Путь закончен. Никого у штаба. В одиночестве стоит угрюмо туалет. Он в ожиданье дремлет, потому что достоверно знает, понимает: не оставят в чреве новый, табельный ПМ так просто. А коль эдак быть спектаклю значит, да какому – говнолазов шоу – представленьям представленье то что. Где, в каком его дадут театре? Не ошибся – подошли артисты.
– Построение прошло, а значит, – констатировал Фомин, – народа не предвидится в округе много. Может быть и без зевак прокатит.
Обступили туалет, который испускал не парфюмерный запах. Изучив сооруженье бегло, скоро поняли: решать задачу, непростую, предстоит и очень. Сквозь отверстия в полу лишь только внутрь его проникнуть можно было. Правда маленькие их размеры никаких не оставляли шансов.
– Быть отверстие должно для шланга, – вслух подумал кочегар, – не может без очистки сей объект работать.
Возразил силовичок на это:
– Шланг внутри в дыру засунуть можно. Так и делают теперь, а раньше сбоку правильно была, покуда замначальника политотдела, пьяным будучи, в нее не булькнул. После ужина нужду исправив, на траву у туалета взял да бедолага наступил на крышку, чуть прикрытую, а дальше ясно. Все заделали потом бетоном, только вам откуда знать, салагам, о событии том древнем в части.
Правда, рядом с туалетом было бетонировано сбоку мощно, слоем толстым, мог сдержать который вес компании хорошей пьяных. Призадумались, а в это время оружейник эскадрильи третьей Зачепило в ожиданье Леши рвал-метал, уйти домой не смея без злосчастного его «ПМ-а». Он давно у всех оружье принял и до дома уходить сбирался, тут же хлюст полувоенный этот – двухгодичник лейтенант Емелин. И при том совсем не то бесило, что приходится сидеть на службе бестолково в золотое время, в непосредственно свое родное. Вовсе нет. Дружок-правак как раз вот обмывал очередное званье в гараже, и ожидал, конечно, друга лучшего на пир мужицкий.

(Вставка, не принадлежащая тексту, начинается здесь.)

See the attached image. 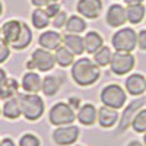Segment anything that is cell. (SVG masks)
<instances>
[{
    "mask_svg": "<svg viewBox=\"0 0 146 146\" xmlns=\"http://www.w3.org/2000/svg\"><path fill=\"white\" fill-rule=\"evenodd\" d=\"M72 78L79 86H89L100 79V67L89 58H79L72 66Z\"/></svg>",
    "mask_w": 146,
    "mask_h": 146,
    "instance_id": "1",
    "label": "cell"
},
{
    "mask_svg": "<svg viewBox=\"0 0 146 146\" xmlns=\"http://www.w3.org/2000/svg\"><path fill=\"white\" fill-rule=\"evenodd\" d=\"M21 113L27 120H38L44 113V101L36 94H25L19 96Z\"/></svg>",
    "mask_w": 146,
    "mask_h": 146,
    "instance_id": "2",
    "label": "cell"
},
{
    "mask_svg": "<svg viewBox=\"0 0 146 146\" xmlns=\"http://www.w3.org/2000/svg\"><path fill=\"white\" fill-rule=\"evenodd\" d=\"M111 44L115 51L131 53L137 47V34L133 28H121L113 35Z\"/></svg>",
    "mask_w": 146,
    "mask_h": 146,
    "instance_id": "3",
    "label": "cell"
},
{
    "mask_svg": "<svg viewBox=\"0 0 146 146\" xmlns=\"http://www.w3.org/2000/svg\"><path fill=\"white\" fill-rule=\"evenodd\" d=\"M101 101L104 105L110 107V108H114V110H118L121 108L126 101H127V96H126V92L124 89L120 86V85H107V86L102 89L101 92Z\"/></svg>",
    "mask_w": 146,
    "mask_h": 146,
    "instance_id": "4",
    "label": "cell"
},
{
    "mask_svg": "<svg viewBox=\"0 0 146 146\" xmlns=\"http://www.w3.org/2000/svg\"><path fill=\"white\" fill-rule=\"evenodd\" d=\"M135 56L130 53H121V51H115L113 54L111 58V70L114 75L117 76H124L129 72H131V69L135 67Z\"/></svg>",
    "mask_w": 146,
    "mask_h": 146,
    "instance_id": "5",
    "label": "cell"
},
{
    "mask_svg": "<svg viewBox=\"0 0 146 146\" xmlns=\"http://www.w3.org/2000/svg\"><path fill=\"white\" fill-rule=\"evenodd\" d=\"M76 115L73 108L66 102H58L50 110V121L54 126L62 124H72L75 121Z\"/></svg>",
    "mask_w": 146,
    "mask_h": 146,
    "instance_id": "6",
    "label": "cell"
},
{
    "mask_svg": "<svg viewBox=\"0 0 146 146\" xmlns=\"http://www.w3.org/2000/svg\"><path fill=\"white\" fill-rule=\"evenodd\" d=\"M32 63L40 72H48L54 67L56 58H54V54H51L48 50L36 48L32 53Z\"/></svg>",
    "mask_w": 146,
    "mask_h": 146,
    "instance_id": "7",
    "label": "cell"
},
{
    "mask_svg": "<svg viewBox=\"0 0 146 146\" xmlns=\"http://www.w3.org/2000/svg\"><path fill=\"white\" fill-rule=\"evenodd\" d=\"M79 137V129L76 126H66L60 127L53 133V139L58 146H67L75 143Z\"/></svg>",
    "mask_w": 146,
    "mask_h": 146,
    "instance_id": "8",
    "label": "cell"
},
{
    "mask_svg": "<svg viewBox=\"0 0 146 146\" xmlns=\"http://www.w3.org/2000/svg\"><path fill=\"white\" fill-rule=\"evenodd\" d=\"M145 100L143 98H139V100H135V101H131L126 110H124V113L123 115H121V120H120V124H118V131H124L129 129V126H131V121L133 118H135V115L139 113V110L145 105Z\"/></svg>",
    "mask_w": 146,
    "mask_h": 146,
    "instance_id": "9",
    "label": "cell"
},
{
    "mask_svg": "<svg viewBox=\"0 0 146 146\" xmlns=\"http://www.w3.org/2000/svg\"><path fill=\"white\" fill-rule=\"evenodd\" d=\"M76 9L82 16L88 19H96L102 12V2L101 0H79Z\"/></svg>",
    "mask_w": 146,
    "mask_h": 146,
    "instance_id": "10",
    "label": "cell"
},
{
    "mask_svg": "<svg viewBox=\"0 0 146 146\" xmlns=\"http://www.w3.org/2000/svg\"><path fill=\"white\" fill-rule=\"evenodd\" d=\"M127 21V13H126V9L121 6V5H111L107 12V23L113 28H118V27H123Z\"/></svg>",
    "mask_w": 146,
    "mask_h": 146,
    "instance_id": "11",
    "label": "cell"
},
{
    "mask_svg": "<svg viewBox=\"0 0 146 146\" xmlns=\"http://www.w3.org/2000/svg\"><path fill=\"white\" fill-rule=\"evenodd\" d=\"M126 89L130 95H143L146 92V78L140 73H133L126 79Z\"/></svg>",
    "mask_w": 146,
    "mask_h": 146,
    "instance_id": "12",
    "label": "cell"
},
{
    "mask_svg": "<svg viewBox=\"0 0 146 146\" xmlns=\"http://www.w3.org/2000/svg\"><path fill=\"white\" fill-rule=\"evenodd\" d=\"M21 31H22V23L16 19H12V21H7L5 25L2 27V35H3V40L7 42V44H13L18 36L21 35Z\"/></svg>",
    "mask_w": 146,
    "mask_h": 146,
    "instance_id": "13",
    "label": "cell"
},
{
    "mask_svg": "<svg viewBox=\"0 0 146 146\" xmlns=\"http://www.w3.org/2000/svg\"><path fill=\"white\" fill-rule=\"evenodd\" d=\"M118 120V113L117 110L114 108H110L107 105L101 107L100 111H98V121H100V126L104 129H110L113 127Z\"/></svg>",
    "mask_w": 146,
    "mask_h": 146,
    "instance_id": "14",
    "label": "cell"
},
{
    "mask_svg": "<svg viewBox=\"0 0 146 146\" xmlns=\"http://www.w3.org/2000/svg\"><path fill=\"white\" fill-rule=\"evenodd\" d=\"M40 45L45 50H57L62 44V35L56 31H45L40 35Z\"/></svg>",
    "mask_w": 146,
    "mask_h": 146,
    "instance_id": "15",
    "label": "cell"
},
{
    "mask_svg": "<svg viewBox=\"0 0 146 146\" xmlns=\"http://www.w3.org/2000/svg\"><path fill=\"white\" fill-rule=\"evenodd\" d=\"M41 85H42V80L40 75H36L34 72H28L22 79V88L28 94H36L38 91H41Z\"/></svg>",
    "mask_w": 146,
    "mask_h": 146,
    "instance_id": "16",
    "label": "cell"
},
{
    "mask_svg": "<svg viewBox=\"0 0 146 146\" xmlns=\"http://www.w3.org/2000/svg\"><path fill=\"white\" fill-rule=\"evenodd\" d=\"M102 36L96 32V31H89L83 38V45L85 50H86L89 54H95L96 51L102 47Z\"/></svg>",
    "mask_w": 146,
    "mask_h": 146,
    "instance_id": "17",
    "label": "cell"
},
{
    "mask_svg": "<svg viewBox=\"0 0 146 146\" xmlns=\"http://www.w3.org/2000/svg\"><path fill=\"white\" fill-rule=\"evenodd\" d=\"M96 117H98V111L92 104H85L83 107L79 108V113H78V120L80 121L82 124L85 126H91L95 123Z\"/></svg>",
    "mask_w": 146,
    "mask_h": 146,
    "instance_id": "18",
    "label": "cell"
},
{
    "mask_svg": "<svg viewBox=\"0 0 146 146\" xmlns=\"http://www.w3.org/2000/svg\"><path fill=\"white\" fill-rule=\"evenodd\" d=\"M64 45L73 54H82L85 51L83 38H80L78 34H67L64 36Z\"/></svg>",
    "mask_w": 146,
    "mask_h": 146,
    "instance_id": "19",
    "label": "cell"
},
{
    "mask_svg": "<svg viewBox=\"0 0 146 146\" xmlns=\"http://www.w3.org/2000/svg\"><path fill=\"white\" fill-rule=\"evenodd\" d=\"M32 41V31L29 29V27L27 23H22V31H21V35L18 36V40L10 44L12 48H15V50H23V48H27Z\"/></svg>",
    "mask_w": 146,
    "mask_h": 146,
    "instance_id": "20",
    "label": "cell"
},
{
    "mask_svg": "<svg viewBox=\"0 0 146 146\" xmlns=\"http://www.w3.org/2000/svg\"><path fill=\"white\" fill-rule=\"evenodd\" d=\"M126 13H127V21L130 23H133V25H137L145 18L146 9L143 5H133V6H127Z\"/></svg>",
    "mask_w": 146,
    "mask_h": 146,
    "instance_id": "21",
    "label": "cell"
},
{
    "mask_svg": "<svg viewBox=\"0 0 146 146\" xmlns=\"http://www.w3.org/2000/svg\"><path fill=\"white\" fill-rule=\"evenodd\" d=\"M31 21H32V25L36 29H44V28H47L48 25H50V16H48L45 13V10L41 9V7H36L32 12Z\"/></svg>",
    "mask_w": 146,
    "mask_h": 146,
    "instance_id": "22",
    "label": "cell"
},
{
    "mask_svg": "<svg viewBox=\"0 0 146 146\" xmlns=\"http://www.w3.org/2000/svg\"><path fill=\"white\" fill-rule=\"evenodd\" d=\"M73 54L67 47H58L56 50V54H54V58H56V63L62 67H67L73 63Z\"/></svg>",
    "mask_w": 146,
    "mask_h": 146,
    "instance_id": "23",
    "label": "cell"
},
{
    "mask_svg": "<svg viewBox=\"0 0 146 146\" xmlns=\"http://www.w3.org/2000/svg\"><path fill=\"white\" fill-rule=\"evenodd\" d=\"M85 29H86V22H85L80 16L73 15L66 22V31L69 34H80Z\"/></svg>",
    "mask_w": 146,
    "mask_h": 146,
    "instance_id": "24",
    "label": "cell"
},
{
    "mask_svg": "<svg viewBox=\"0 0 146 146\" xmlns=\"http://www.w3.org/2000/svg\"><path fill=\"white\" fill-rule=\"evenodd\" d=\"M21 105H19V100L16 98H10L6 101L5 107H3V115L6 118H10V120H13V118H18L21 115Z\"/></svg>",
    "mask_w": 146,
    "mask_h": 146,
    "instance_id": "25",
    "label": "cell"
},
{
    "mask_svg": "<svg viewBox=\"0 0 146 146\" xmlns=\"http://www.w3.org/2000/svg\"><path fill=\"white\" fill-rule=\"evenodd\" d=\"M58 88H60V80L56 76H47V78H44L42 85H41V91L45 95H48V96L54 95L58 91Z\"/></svg>",
    "mask_w": 146,
    "mask_h": 146,
    "instance_id": "26",
    "label": "cell"
},
{
    "mask_svg": "<svg viewBox=\"0 0 146 146\" xmlns=\"http://www.w3.org/2000/svg\"><path fill=\"white\" fill-rule=\"evenodd\" d=\"M94 58H95V63L98 66H108L110 63H111V58H113V53L111 50H110L108 47H101L98 51H96L94 54Z\"/></svg>",
    "mask_w": 146,
    "mask_h": 146,
    "instance_id": "27",
    "label": "cell"
},
{
    "mask_svg": "<svg viewBox=\"0 0 146 146\" xmlns=\"http://www.w3.org/2000/svg\"><path fill=\"white\" fill-rule=\"evenodd\" d=\"M131 127L136 133H146V110H140L135 115L131 121Z\"/></svg>",
    "mask_w": 146,
    "mask_h": 146,
    "instance_id": "28",
    "label": "cell"
},
{
    "mask_svg": "<svg viewBox=\"0 0 146 146\" xmlns=\"http://www.w3.org/2000/svg\"><path fill=\"white\" fill-rule=\"evenodd\" d=\"M16 82L13 79H9L5 82V85L0 86V100H10L12 95L16 92Z\"/></svg>",
    "mask_w": 146,
    "mask_h": 146,
    "instance_id": "29",
    "label": "cell"
},
{
    "mask_svg": "<svg viewBox=\"0 0 146 146\" xmlns=\"http://www.w3.org/2000/svg\"><path fill=\"white\" fill-rule=\"evenodd\" d=\"M19 146H40V140L34 135H23L19 140Z\"/></svg>",
    "mask_w": 146,
    "mask_h": 146,
    "instance_id": "30",
    "label": "cell"
},
{
    "mask_svg": "<svg viewBox=\"0 0 146 146\" xmlns=\"http://www.w3.org/2000/svg\"><path fill=\"white\" fill-rule=\"evenodd\" d=\"M66 22H67V15L64 13V12H62L60 10L58 13L53 18V27L54 28H63V27H66Z\"/></svg>",
    "mask_w": 146,
    "mask_h": 146,
    "instance_id": "31",
    "label": "cell"
},
{
    "mask_svg": "<svg viewBox=\"0 0 146 146\" xmlns=\"http://www.w3.org/2000/svg\"><path fill=\"white\" fill-rule=\"evenodd\" d=\"M9 54H10L9 44H7L3 38H0V63H3L5 60L9 57Z\"/></svg>",
    "mask_w": 146,
    "mask_h": 146,
    "instance_id": "32",
    "label": "cell"
},
{
    "mask_svg": "<svg viewBox=\"0 0 146 146\" xmlns=\"http://www.w3.org/2000/svg\"><path fill=\"white\" fill-rule=\"evenodd\" d=\"M45 13L50 16V18H54L58 12H60V6L57 5V3H51V5H48V6H45Z\"/></svg>",
    "mask_w": 146,
    "mask_h": 146,
    "instance_id": "33",
    "label": "cell"
},
{
    "mask_svg": "<svg viewBox=\"0 0 146 146\" xmlns=\"http://www.w3.org/2000/svg\"><path fill=\"white\" fill-rule=\"evenodd\" d=\"M137 45L140 50L146 51V29H142L137 34Z\"/></svg>",
    "mask_w": 146,
    "mask_h": 146,
    "instance_id": "34",
    "label": "cell"
},
{
    "mask_svg": "<svg viewBox=\"0 0 146 146\" xmlns=\"http://www.w3.org/2000/svg\"><path fill=\"white\" fill-rule=\"evenodd\" d=\"M32 5L36 6V7H45L51 3H57V0H31Z\"/></svg>",
    "mask_w": 146,
    "mask_h": 146,
    "instance_id": "35",
    "label": "cell"
},
{
    "mask_svg": "<svg viewBox=\"0 0 146 146\" xmlns=\"http://www.w3.org/2000/svg\"><path fill=\"white\" fill-rule=\"evenodd\" d=\"M124 3L127 6H133V5H142L143 0H124Z\"/></svg>",
    "mask_w": 146,
    "mask_h": 146,
    "instance_id": "36",
    "label": "cell"
},
{
    "mask_svg": "<svg viewBox=\"0 0 146 146\" xmlns=\"http://www.w3.org/2000/svg\"><path fill=\"white\" fill-rule=\"evenodd\" d=\"M6 80H7V78H6L5 70L0 69V86H2V85H5V82H6Z\"/></svg>",
    "mask_w": 146,
    "mask_h": 146,
    "instance_id": "37",
    "label": "cell"
},
{
    "mask_svg": "<svg viewBox=\"0 0 146 146\" xmlns=\"http://www.w3.org/2000/svg\"><path fill=\"white\" fill-rule=\"evenodd\" d=\"M0 146H15V143H13V140H10V139H5V140H2Z\"/></svg>",
    "mask_w": 146,
    "mask_h": 146,
    "instance_id": "38",
    "label": "cell"
},
{
    "mask_svg": "<svg viewBox=\"0 0 146 146\" xmlns=\"http://www.w3.org/2000/svg\"><path fill=\"white\" fill-rule=\"evenodd\" d=\"M127 146H143V145H142L139 140H133V142H130Z\"/></svg>",
    "mask_w": 146,
    "mask_h": 146,
    "instance_id": "39",
    "label": "cell"
},
{
    "mask_svg": "<svg viewBox=\"0 0 146 146\" xmlns=\"http://www.w3.org/2000/svg\"><path fill=\"white\" fill-rule=\"evenodd\" d=\"M70 101H72V102H70V104H72V105H75V107H78V105H79V102H78V101H79V100H76V98H72V100H70ZM72 105H70V107H72Z\"/></svg>",
    "mask_w": 146,
    "mask_h": 146,
    "instance_id": "40",
    "label": "cell"
},
{
    "mask_svg": "<svg viewBox=\"0 0 146 146\" xmlns=\"http://www.w3.org/2000/svg\"><path fill=\"white\" fill-rule=\"evenodd\" d=\"M2 12H3V7H2V2H0V15H2Z\"/></svg>",
    "mask_w": 146,
    "mask_h": 146,
    "instance_id": "41",
    "label": "cell"
},
{
    "mask_svg": "<svg viewBox=\"0 0 146 146\" xmlns=\"http://www.w3.org/2000/svg\"><path fill=\"white\" fill-rule=\"evenodd\" d=\"M143 142H145V146H146V133H145V136H143Z\"/></svg>",
    "mask_w": 146,
    "mask_h": 146,
    "instance_id": "42",
    "label": "cell"
},
{
    "mask_svg": "<svg viewBox=\"0 0 146 146\" xmlns=\"http://www.w3.org/2000/svg\"><path fill=\"white\" fill-rule=\"evenodd\" d=\"M0 34H2V29H0Z\"/></svg>",
    "mask_w": 146,
    "mask_h": 146,
    "instance_id": "43",
    "label": "cell"
}]
</instances>
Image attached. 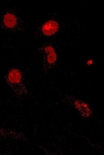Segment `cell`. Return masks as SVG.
I'll use <instances>...</instances> for the list:
<instances>
[{
	"mask_svg": "<svg viewBox=\"0 0 104 155\" xmlns=\"http://www.w3.org/2000/svg\"><path fill=\"white\" fill-rule=\"evenodd\" d=\"M59 27L58 24L56 22L53 20H50L43 25L42 30L45 35L50 36L56 32Z\"/></svg>",
	"mask_w": 104,
	"mask_h": 155,
	"instance_id": "cell-1",
	"label": "cell"
},
{
	"mask_svg": "<svg viewBox=\"0 0 104 155\" xmlns=\"http://www.w3.org/2000/svg\"><path fill=\"white\" fill-rule=\"evenodd\" d=\"M4 22L7 27L11 28L13 27L16 24V19L15 17L11 13H7L4 17Z\"/></svg>",
	"mask_w": 104,
	"mask_h": 155,
	"instance_id": "cell-2",
	"label": "cell"
},
{
	"mask_svg": "<svg viewBox=\"0 0 104 155\" xmlns=\"http://www.w3.org/2000/svg\"><path fill=\"white\" fill-rule=\"evenodd\" d=\"M50 52L48 57V61L50 63H52L56 59V56L53 49L51 47H47Z\"/></svg>",
	"mask_w": 104,
	"mask_h": 155,
	"instance_id": "cell-3",
	"label": "cell"
}]
</instances>
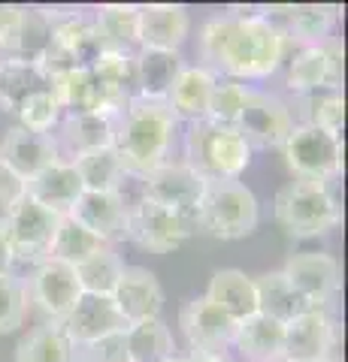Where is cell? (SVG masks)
I'll list each match as a JSON object with an SVG mask.
<instances>
[{
  "label": "cell",
  "mask_w": 348,
  "mask_h": 362,
  "mask_svg": "<svg viewBox=\"0 0 348 362\" xmlns=\"http://www.w3.org/2000/svg\"><path fill=\"white\" fill-rule=\"evenodd\" d=\"M197 52L200 66L212 76L249 85L273 76L285 64L291 45L264 16V6H228L203 21Z\"/></svg>",
  "instance_id": "obj_1"
},
{
  "label": "cell",
  "mask_w": 348,
  "mask_h": 362,
  "mask_svg": "<svg viewBox=\"0 0 348 362\" xmlns=\"http://www.w3.org/2000/svg\"><path fill=\"white\" fill-rule=\"evenodd\" d=\"M179 133V121L161 100L133 97L116 115V136L112 148L121 157L128 175H149L152 169L170 160L173 139Z\"/></svg>",
  "instance_id": "obj_2"
},
{
  "label": "cell",
  "mask_w": 348,
  "mask_h": 362,
  "mask_svg": "<svg viewBox=\"0 0 348 362\" xmlns=\"http://www.w3.org/2000/svg\"><path fill=\"white\" fill-rule=\"evenodd\" d=\"M254 151L240 136L237 127L215 121L185 124L182 136V163L191 166L209 185V181H240V175L252 166Z\"/></svg>",
  "instance_id": "obj_3"
},
{
  "label": "cell",
  "mask_w": 348,
  "mask_h": 362,
  "mask_svg": "<svg viewBox=\"0 0 348 362\" xmlns=\"http://www.w3.org/2000/svg\"><path fill=\"white\" fill-rule=\"evenodd\" d=\"M273 214L276 223L291 239H318V235H327L339 226L342 206L330 185L291 178L288 185L279 187L273 199Z\"/></svg>",
  "instance_id": "obj_4"
},
{
  "label": "cell",
  "mask_w": 348,
  "mask_h": 362,
  "mask_svg": "<svg viewBox=\"0 0 348 362\" xmlns=\"http://www.w3.org/2000/svg\"><path fill=\"white\" fill-rule=\"evenodd\" d=\"M197 233L218 242H237L257 230L261 206L242 181H209L194 209Z\"/></svg>",
  "instance_id": "obj_5"
},
{
  "label": "cell",
  "mask_w": 348,
  "mask_h": 362,
  "mask_svg": "<svg viewBox=\"0 0 348 362\" xmlns=\"http://www.w3.org/2000/svg\"><path fill=\"white\" fill-rule=\"evenodd\" d=\"M191 235H197L194 214L179 211L152 199H133L128 206V239L149 254H173Z\"/></svg>",
  "instance_id": "obj_6"
},
{
  "label": "cell",
  "mask_w": 348,
  "mask_h": 362,
  "mask_svg": "<svg viewBox=\"0 0 348 362\" xmlns=\"http://www.w3.org/2000/svg\"><path fill=\"white\" fill-rule=\"evenodd\" d=\"M279 151H282L285 166L294 178L330 185L342 173V136L321 127L297 124Z\"/></svg>",
  "instance_id": "obj_7"
},
{
  "label": "cell",
  "mask_w": 348,
  "mask_h": 362,
  "mask_svg": "<svg viewBox=\"0 0 348 362\" xmlns=\"http://www.w3.org/2000/svg\"><path fill=\"white\" fill-rule=\"evenodd\" d=\"M61 214H55L49 209H43L33 199H21L16 209H9L6 214H0V226H4L9 254L13 263L37 266L40 259H46L52 251V239L58 230Z\"/></svg>",
  "instance_id": "obj_8"
},
{
  "label": "cell",
  "mask_w": 348,
  "mask_h": 362,
  "mask_svg": "<svg viewBox=\"0 0 348 362\" xmlns=\"http://www.w3.org/2000/svg\"><path fill=\"white\" fill-rule=\"evenodd\" d=\"M294 127H297L294 112H291V106L282 97L252 88L242 115L237 121V130L249 142L252 151H273V148L279 151Z\"/></svg>",
  "instance_id": "obj_9"
},
{
  "label": "cell",
  "mask_w": 348,
  "mask_h": 362,
  "mask_svg": "<svg viewBox=\"0 0 348 362\" xmlns=\"http://www.w3.org/2000/svg\"><path fill=\"white\" fill-rule=\"evenodd\" d=\"M285 88L294 97L321 88H342V42L327 40L321 45H300L285 58Z\"/></svg>",
  "instance_id": "obj_10"
},
{
  "label": "cell",
  "mask_w": 348,
  "mask_h": 362,
  "mask_svg": "<svg viewBox=\"0 0 348 362\" xmlns=\"http://www.w3.org/2000/svg\"><path fill=\"white\" fill-rule=\"evenodd\" d=\"M179 326L191 347L188 356H228L233 347L237 320L228 317L215 302L206 296H194L179 311Z\"/></svg>",
  "instance_id": "obj_11"
},
{
  "label": "cell",
  "mask_w": 348,
  "mask_h": 362,
  "mask_svg": "<svg viewBox=\"0 0 348 362\" xmlns=\"http://www.w3.org/2000/svg\"><path fill=\"white\" fill-rule=\"evenodd\" d=\"M25 284H28V299L37 302V308L49 317V323H61L82 296L76 269L49 257L40 259L37 266H30V278Z\"/></svg>",
  "instance_id": "obj_12"
},
{
  "label": "cell",
  "mask_w": 348,
  "mask_h": 362,
  "mask_svg": "<svg viewBox=\"0 0 348 362\" xmlns=\"http://www.w3.org/2000/svg\"><path fill=\"white\" fill-rule=\"evenodd\" d=\"M288 278V284L294 287L312 308H327L333 296L339 293L342 284V269L336 263V257L324 251H297L285 259V266L279 269Z\"/></svg>",
  "instance_id": "obj_13"
},
{
  "label": "cell",
  "mask_w": 348,
  "mask_h": 362,
  "mask_svg": "<svg viewBox=\"0 0 348 362\" xmlns=\"http://www.w3.org/2000/svg\"><path fill=\"white\" fill-rule=\"evenodd\" d=\"M264 16L282 30L291 49L300 45H321L333 40V28L339 18V6L330 4H279L264 6Z\"/></svg>",
  "instance_id": "obj_14"
},
{
  "label": "cell",
  "mask_w": 348,
  "mask_h": 362,
  "mask_svg": "<svg viewBox=\"0 0 348 362\" xmlns=\"http://www.w3.org/2000/svg\"><path fill=\"white\" fill-rule=\"evenodd\" d=\"M52 49L64 52L79 66H91L100 54L91 6H46Z\"/></svg>",
  "instance_id": "obj_15"
},
{
  "label": "cell",
  "mask_w": 348,
  "mask_h": 362,
  "mask_svg": "<svg viewBox=\"0 0 348 362\" xmlns=\"http://www.w3.org/2000/svg\"><path fill=\"white\" fill-rule=\"evenodd\" d=\"M339 326L327 314V308H312L306 314L285 323V356L297 362H324L333 359Z\"/></svg>",
  "instance_id": "obj_16"
},
{
  "label": "cell",
  "mask_w": 348,
  "mask_h": 362,
  "mask_svg": "<svg viewBox=\"0 0 348 362\" xmlns=\"http://www.w3.org/2000/svg\"><path fill=\"white\" fill-rule=\"evenodd\" d=\"M203 190H206V181L182 160H167L158 169H152L149 175L140 178V194L145 199L188 211V214H194Z\"/></svg>",
  "instance_id": "obj_17"
},
{
  "label": "cell",
  "mask_w": 348,
  "mask_h": 362,
  "mask_svg": "<svg viewBox=\"0 0 348 362\" xmlns=\"http://www.w3.org/2000/svg\"><path fill=\"white\" fill-rule=\"evenodd\" d=\"M58 326L73 341V347H88V344L100 341V338L128 329L125 317L118 314L112 296H91V293H82L79 302L73 305L70 314H67Z\"/></svg>",
  "instance_id": "obj_18"
},
{
  "label": "cell",
  "mask_w": 348,
  "mask_h": 362,
  "mask_svg": "<svg viewBox=\"0 0 348 362\" xmlns=\"http://www.w3.org/2000/svg\"><path fill=\"white\" fill-rule=\"evenodd\" d=\"M88 233H94L100 242L109 247L128 239V202L121 194H106V190H82L73 209L67 211Z\"/></svg>",
  "instance_id": "obj_19"
},
{
  "label": "cell",
  "mask_w": 348,
  "mask_h": 362,
  "mask_svg": "<svg viewBox=\"0 0 348 362\" xmlns=\"http://www.w3.org/2000/svg\"><path fill=\"white\" fill-rule=\"evenodd\" d=\"M112 302L128 326L155 320L164 311V287L155 272L142 266H125L116 290H112Z\"/></svg>",
  "instance_id": "obj_20"
},
{
  "label": "cell",
  "mask_w": 348,
  "mask_h": 362,
  "mask_svg": "<svg viewBox=\"0 0 348 362\" xmlns=\"http://www.w3.org/2000/svg\"><path fill=\"white\" fill-rule=\"evenodd\" d=\"M58 142L52 133H33L25 127H9L0 142V163L9 166L16 175L30 181L33 175H40L46 166L58 160Z\"/></svg>",
  "instance_id": "obj_21"
},
{
  "label": "cell",
  "mask_w": 348,
  "mask_h": 362,
  "mask_svg": "<svg viewBox=\"0 0 348 362\" xmlns=\"http://www.w3.org/2000/svg\"><path fill=\"white\" fill-rule=\"evenodd\" d=\"M191 33V13L182 4L140 6V49L179 52Z\"/></svg>",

Зачепило не дурак был выпить и поэтому мулило хлопца испариться в гаражи скорее. Но нельзя никак, однако, было.
«Вот же правила в стране Советов! – бесновался РПДэшник в гневе. – Коли личное твое оружье, так таскай его с собой, где хочешь. Нет, боятся командиры-папы, что взыграет в жилах кровь шальная. И сиди вот тут, как пень-колода, пьют товарищи когда, гуляют».
Меж порывами великой злобы оружейник закрывал глаза, и видел выпивку, и видел закусь. Но не смел уйти: обязан ждать был.
Как и он переживала Лена в ожидании и то и дело, выбегала из квартиры дева разволнованная, но без толку. «Почему не позвонил?» – гадала и, ответа не найдя, вздыхала. Канул в воду женишок как будто. Успокаивало, правда, малость, что задерживался папа тоже. «Сговорились там они вдруг что ли?» – посетила даже мысль, и Лена в унисон с ней улыбнулась грустно.